→ **Exercise 1**: From the essay on returning to the office after lockdown, reproduce the passage starting with "I am not ready" and going on through "I was masked).".
→ **Exercise 2**:
Answer these questions from the essay on returning to the office after lockdown:
(a) How long after leaving the office before lockdown did the writer go back?
(b) When did the process of changing the office layout halt?
(c) What did the writer see boarded up while driving into the city?
---------- Quoted passage
Ten months to the day after I left my office for the last time pre-lockdown, I went back. I walked into the building a new person in a new world. The city was different and I felt different even though everything looked just as I had left it.
Same office space, different perspective.
I am not ready to go back to work in my office downtown, nor is the office open for that. However, pre-pandemic, we were working on changing the layout of our space. That process halted in March 2020, but with vaccines giving hope of return, the work is starting again. Everyone was asked to come in to collect all of our belongings (this was done in an incredibly safe manner—I was the only person on my entire floor while I was there and I was masked).
After 10 months of working from home, I sat in my desk chair looking at the city view from my office window and I felt sad. I longed for the “me” that had cleaned off my desk so many months ago thinking I would see it again soon. I mourned the person who was naïve about what life would look like in the coming weeks and months. That person was a wreck thinking that my kids would be home from school for TWO WHOLE WEEKS. I laughed at her for that.
The city around my office has changed so much.
I was also sad for my city. As I drove in, I saw store front after store front boarded up to protect the glass. I saw favorite restaurants closed due to a lack of customers in an area that was previously bustling with lunchtime traffic. The sidewalks were nearly empty with just a few people having reason to be there.
When it was time to leave, I had trouble willing myself to walk out again. This time I knew. What I knew was actually that there is absolutely no way I understand what life will look like in the next 10 months. It was long ago that I stopped saying that life would get back to normal. On the plus side, I no longer worry so much about what will happen because I have learned that things change too quickly and drastically to make any future decisions now. Life will never be exactly the same as it was. Some things will be better. Other things we will miss.
Understanding the role of change.
As I turned around for one last look at my now empty office, I understood that it was an end. An end to working at that desk with that view and a goodbye to the person who sat there. But with every end comes a beginning. The city will be different and I will be different. That change opens us both up to growth and new opportunities. If I have learned anything over the past 10 months, it is that I can do hard things, I can find joy in dark times and no matter how set in my ways I think I am, I can change.
--------------------
---------- Records provided
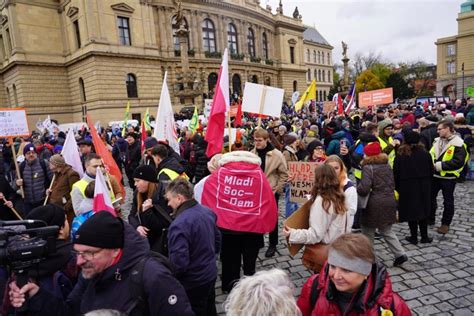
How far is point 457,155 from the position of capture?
5215mm

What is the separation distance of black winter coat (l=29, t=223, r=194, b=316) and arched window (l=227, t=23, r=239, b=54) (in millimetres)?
42375

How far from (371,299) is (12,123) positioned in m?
7.20

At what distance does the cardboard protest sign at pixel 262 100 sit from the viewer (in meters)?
6.89

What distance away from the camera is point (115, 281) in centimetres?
188

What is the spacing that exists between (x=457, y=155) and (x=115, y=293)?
5.50 meters

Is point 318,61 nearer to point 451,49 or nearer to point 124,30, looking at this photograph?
point 451,49

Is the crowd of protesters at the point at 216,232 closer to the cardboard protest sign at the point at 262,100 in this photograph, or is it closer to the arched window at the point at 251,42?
the cardboard protest sign at the point at 262,100

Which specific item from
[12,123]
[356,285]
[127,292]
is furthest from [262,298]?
[12,123]

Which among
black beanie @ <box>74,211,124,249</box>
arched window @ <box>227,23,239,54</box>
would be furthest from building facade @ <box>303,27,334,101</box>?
black beanie @ <box>74,211,124,249</box>

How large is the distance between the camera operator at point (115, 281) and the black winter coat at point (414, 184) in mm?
4100

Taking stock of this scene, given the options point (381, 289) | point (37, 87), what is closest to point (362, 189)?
point (381, 289)

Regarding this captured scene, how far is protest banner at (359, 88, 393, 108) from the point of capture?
46.0 feet

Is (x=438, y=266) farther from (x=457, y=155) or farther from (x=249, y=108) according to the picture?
(x=249, y=108)

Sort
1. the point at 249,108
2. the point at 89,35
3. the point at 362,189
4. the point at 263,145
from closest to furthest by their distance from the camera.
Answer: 1. the point at 362,189
2. the point at 263,145
3. the point at 249,108
4. the point at 89,35
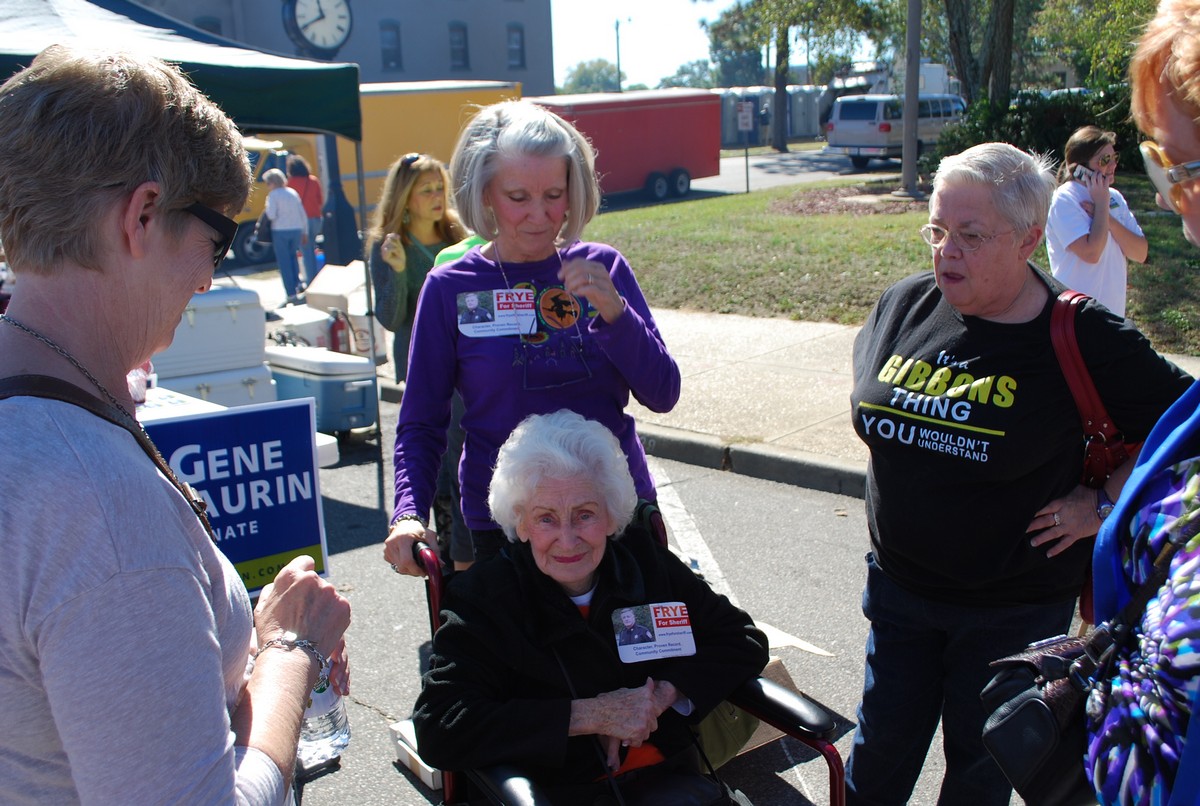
--------------------
→ **Written response 1**:
I am not ready to go back to work in my office downtown, nor is the office open for that. However, pre-pandemic, we were working on changing the layout of our space. That process halted in March 2020, but with vaccines giving hope of return, the work is starting again. Everyone was asked to come in to collect all of our belongings (this was done in an incredibly safe manner—I was the only person on my entire floor while I was there and I was masked).

→ **Written response 2**:
(a) Ten months to the day.
(b) March 2020.
(c) Store front after store front.